# [Texte proposé]
● ● ● ● ●

Et premièrement, pour le langage, on a suivi presque en tout les avis de deux personnes, qui se sont donné la peine de remarquer quelques fautes qui s’y étaient glissées par mégarde, et certaines expressions qu’ils ne croyaient pas être du bon usage ; et l’on ne s’est dispensé de s’attacher à leurs sentiments que lorsqu’en ayant consulté d’autres, on a trouvé les opinions partagées, auquel cas on a cru qu’il était permis de prendre le parti de la liberté.

On trouvera plus d’additions que de changements ou de retranchements pour les choses, parce qu’on a été moins averti de ce qu’on y reprenait. Il est vrai néanmoins que l’on a su quelques objections générales qu’on faisait contre ce livre, auxquelles on n’a pas cru devoir s’arrêter, parce qu’on s’est persuadé que ceux mêmes qui les faisaient seraient aisément satisfaits, lorsqu’on leur aurait représenté les raisons qu’on a eues en vue dans les choses qu’ils blâmaient ; et c’est pourquoi il est inutile de répondre ici aux principales de ces objections.

Il s’est trouvé des personnes qui ont été choquées du titre d’art de penser, au lieu duquel elles voulaient qu’on mît l’art de bien raisonner : mais on les prie de considérer que, la logique ayant pour but de donner des règles pour toutes les actions de l’esprit, et aussi bien pour les idées simples que pour les jugements et pour les raisonnements, il n’y avait guère d’autre mot qui enfermât toutes ces différentes actions ; et certainement celui de pensée les comprend toutes : car les simples idées sont des pensées, les jugements sont des pensées, et les raisonnements sont des pensées. Il est vrai que l’on eût pu dire, l’art de bien penser ; mais cette addition n’était pas nécessaire, étant assez marquée par le mot d’art, qui signifie de soi-même une méthode de bien faire quelque chose, comme Aristote même le remarque ; et c’est pourquoi on se contente de dire « l’art de peindre, l’art de conter, » parce qu’on suppose qu’il ne faut point d’art pour mal peindre ni pour mal conter.

On a fait une objection beaucoup plus considérable contre cette multitude de choses tirées de différentes sciences que l’on trouve dans cette Logique ; et, parce qu’elle en attaque tout le dessein, et nous donne ainsi lieu de l’expliquer, il est nécessaire de l’examiner avec plus de soin. — À quoi bon, disent-ils, toute cette bigarrure de rhétorique, de morale, de physique, de métaphysique, de géométrie ? Lorsque nous pensons trouver des préceptes de logique, on nous transporte tout d’un coup dans les plus hautes sciences, sans s’être informé si nous les avions apprises. Ne devait-on pas supposer, au contraire, que si nous avions déjà toutes ces connaissances, nous n’aurions pas besoin de cette Logique ? Et n’eût-il pas mieux valu nous en donner une toute simple et toute nue, où les règles fussent expliquées par des exemples tirés des choses communes, que de les embarrasser de tant de matières qui les étouffent ?

● ● ● ● ●

# [Données présentées]
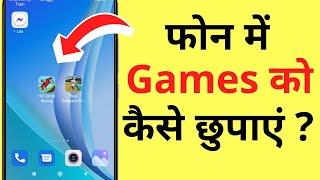 Phone Me Game Kaise Chhupaye | Mobile Me Games Kaise Hide Kare | How To Hide Games In Mi Phone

● ● ● ● ●

# [Consigne]
Traduisez en anglais cette phrase du texte proposé : « On trouvera plus d’additions que de changements ou de retranchements pour les choses, parce qu’on a été moins averti de ce qu’on y reprenait. »

# [Réponse finale]
As for the substance, more additions will be found than changes or deletions, because we were less informed of what was criticized in it.